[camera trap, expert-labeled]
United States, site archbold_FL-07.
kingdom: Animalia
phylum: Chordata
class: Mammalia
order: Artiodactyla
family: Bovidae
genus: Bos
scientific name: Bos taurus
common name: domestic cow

* Task objective: Would you transcribe the entries above exactly as they appear?

* Task result:
[camera trap, expert-labeled]
United States, site archbold_FL-07.
kingdom: Animalia
phylum: Chordata
class: Mammalia
order: Artiodactyla
family: Bovidae
genus: Bos
scientific name: Bos taurus
common name: domestic cow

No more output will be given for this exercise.